Le scolaresche partecipanti, attraverso visite guidate presso la nostra Biblioteca, vengono in contatto con la realtà interna della struttura  nei suoi molteplici settori.
Tra i mesi di novembre e marzo per questa quinta Edizione hanno partecipato alle visite guidate 7 scuole diverse (Scuole primarie: Dante, Tonoli e Maddalena di Canossa di Monza; scuole secondarie di secondo grado: “Oggioni” di Villasanta, e “Ardirò-Bellani” di Monza; scuole secondarie di secondo grado: Istituto “Don Milani” di Meda e l’Istituto “Porta” di Monza) per un totale di 259 alunni.  L’Evento ha ottenuto, come ogni anno, il Patrocinio della Regione Lombardia, della Provincia di Monza e della Brianza e dell’Ufficio Provinciale Scolastico e del Comune di Monza.
Dopo tali visite i ragazzi sono stati impegnati ad esprimere, attraverso dei lavori in qualsiasi forma espressiva a loro  più congeniale, quanto appreso durante la visita e quali sono state le loro impressioni e considerazioni. Posso garantire che i lavori sono stati veramente originali e lasciano trasparire tanta sensibilità da parte di questi giovani che sono di buon auspicio per il futuro relativamente ad una integrazione sociale dei ciechi.
Quest’anno, la celebrazione della consegna dei premi ai vincitori, si è tenuta a Monza il giorno 11 maggio presso l’Urban Center (Edificio comunale dove si svolgono le principali manifestazioni della città) in una sala gremitissima.  Numerose sono state le presenze delle istituzioni quale il Sindaco della Città, Dott. Roberto Scanagatti, l’Assessore alla Cultura della Provincia di Monza e della Brianza, Dott. ssa Giuliana Colombo, di una funzionaria dell’Ufficio Scolastico Provinciale, Prof. Ssa Maristella Colombo, del Direttore del Museo della Macchina da Scrivere di Milano, Dott. Umberto Di Donato, della Consigliera del Comune di Monza Artesani Maria Grazia e del Cavalier di Gran Croce Sig. Rodolfo Masto Commissario dell’Istituto Ciechi di Milano non hé Presidente della federazione Nazionale delle Istituzioni pro ciechi. Le quali auorità oltre a portare il saluto dell’istituzione rappresentata, insieme a me hanno premiato direttamente i ragazzi che erano felici ed emozionati per il risultato ottenuto.

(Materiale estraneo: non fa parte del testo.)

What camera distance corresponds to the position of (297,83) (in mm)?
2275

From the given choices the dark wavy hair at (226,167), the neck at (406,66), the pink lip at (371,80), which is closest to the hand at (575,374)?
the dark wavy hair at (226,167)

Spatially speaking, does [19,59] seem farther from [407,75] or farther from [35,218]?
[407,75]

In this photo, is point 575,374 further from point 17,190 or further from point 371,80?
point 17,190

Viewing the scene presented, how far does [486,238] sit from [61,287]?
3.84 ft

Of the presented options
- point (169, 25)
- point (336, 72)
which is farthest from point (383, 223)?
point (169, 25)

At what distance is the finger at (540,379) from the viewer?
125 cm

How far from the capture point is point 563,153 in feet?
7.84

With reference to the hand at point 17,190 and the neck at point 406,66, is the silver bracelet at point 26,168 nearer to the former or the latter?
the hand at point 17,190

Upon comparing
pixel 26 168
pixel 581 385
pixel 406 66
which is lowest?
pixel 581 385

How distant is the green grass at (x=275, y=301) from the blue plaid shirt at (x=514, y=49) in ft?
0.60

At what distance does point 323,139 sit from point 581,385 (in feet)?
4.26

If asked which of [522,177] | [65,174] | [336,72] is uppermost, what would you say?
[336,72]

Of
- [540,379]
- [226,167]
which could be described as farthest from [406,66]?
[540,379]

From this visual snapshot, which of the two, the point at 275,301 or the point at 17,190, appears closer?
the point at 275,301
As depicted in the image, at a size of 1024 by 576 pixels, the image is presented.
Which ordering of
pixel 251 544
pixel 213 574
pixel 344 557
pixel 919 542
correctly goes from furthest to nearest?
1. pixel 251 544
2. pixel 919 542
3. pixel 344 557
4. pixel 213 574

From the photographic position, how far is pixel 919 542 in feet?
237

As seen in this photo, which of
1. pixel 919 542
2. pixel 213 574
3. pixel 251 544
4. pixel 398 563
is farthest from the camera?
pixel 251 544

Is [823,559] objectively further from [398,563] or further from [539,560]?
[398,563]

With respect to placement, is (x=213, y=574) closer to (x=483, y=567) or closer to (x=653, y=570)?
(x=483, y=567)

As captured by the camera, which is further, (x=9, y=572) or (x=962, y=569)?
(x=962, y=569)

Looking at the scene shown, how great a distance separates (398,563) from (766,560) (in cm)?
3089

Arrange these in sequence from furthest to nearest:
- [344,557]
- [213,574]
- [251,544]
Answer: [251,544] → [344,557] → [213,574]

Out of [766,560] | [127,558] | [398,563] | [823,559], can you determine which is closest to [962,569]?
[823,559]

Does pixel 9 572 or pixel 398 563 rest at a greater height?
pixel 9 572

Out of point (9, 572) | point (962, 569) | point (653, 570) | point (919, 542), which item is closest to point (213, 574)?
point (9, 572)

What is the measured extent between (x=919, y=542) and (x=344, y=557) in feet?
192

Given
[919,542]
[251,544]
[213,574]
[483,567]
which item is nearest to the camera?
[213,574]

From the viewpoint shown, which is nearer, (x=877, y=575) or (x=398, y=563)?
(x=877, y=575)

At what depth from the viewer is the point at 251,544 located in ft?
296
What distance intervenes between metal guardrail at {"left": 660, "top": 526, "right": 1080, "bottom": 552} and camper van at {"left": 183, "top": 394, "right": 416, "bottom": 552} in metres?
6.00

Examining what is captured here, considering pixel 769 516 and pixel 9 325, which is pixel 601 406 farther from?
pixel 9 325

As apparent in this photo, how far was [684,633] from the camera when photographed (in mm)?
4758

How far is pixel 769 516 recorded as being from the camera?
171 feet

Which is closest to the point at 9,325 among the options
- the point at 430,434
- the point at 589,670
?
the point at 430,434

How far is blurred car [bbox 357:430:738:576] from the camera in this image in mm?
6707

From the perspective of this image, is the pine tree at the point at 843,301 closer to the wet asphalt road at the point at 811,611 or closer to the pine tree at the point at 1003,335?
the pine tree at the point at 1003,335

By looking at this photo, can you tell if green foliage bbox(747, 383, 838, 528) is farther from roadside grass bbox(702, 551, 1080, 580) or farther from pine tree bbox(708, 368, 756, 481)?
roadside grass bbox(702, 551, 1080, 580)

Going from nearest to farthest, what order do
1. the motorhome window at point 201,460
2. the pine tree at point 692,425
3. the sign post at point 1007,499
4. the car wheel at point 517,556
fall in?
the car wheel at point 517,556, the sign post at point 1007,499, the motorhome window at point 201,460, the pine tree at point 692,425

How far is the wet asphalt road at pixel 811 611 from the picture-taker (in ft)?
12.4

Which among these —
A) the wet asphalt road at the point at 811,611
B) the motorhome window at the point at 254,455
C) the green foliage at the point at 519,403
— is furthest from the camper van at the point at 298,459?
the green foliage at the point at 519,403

E’ opportuno sottolineare che questo concorso mira a sensibilizzare i ragazzi che saranno i protagonisti del domani e che essendo venuti a contatto in età preadolescenziali con il mondo dei ciechi, possano meglio approcciarsi ad una realtà che spesso è ancora pervasa di pregiudizi da parte della società.
Il Presidente della commissione giudicatrice, il Dott. Umberto Di Donato nel suo intervento di saluto ha sottolineato che, i candidati, con i loro elaborati in concorso, hanno evidenziato la meraviglia legata alla scoperta di come un cieco può approcciarsi al mondo del lavoro e lo stupore di come egli possa leggere mediante la percezione aptica un qualsiasi testo. Egli ancora  ha auspicato, rivolgendosi a tutti i ragazzi presenti, che nel futuro la classe dirigente di questo Paese, che continua a tagliare sullo stato sociale, prenda come esempio la loro semplicità che li porta ad avere una sensibilità tale da saper cogliere i bisogni del prossimo.
Infine, nel mio saluto conclusivo ho rivolto un appello alle scuole presenti affinché questo concorso possa durare nel tempo per l’apporto che esso offre alla società civile per la conoscenza delle problematiche riguardanti in non vedenti in generale.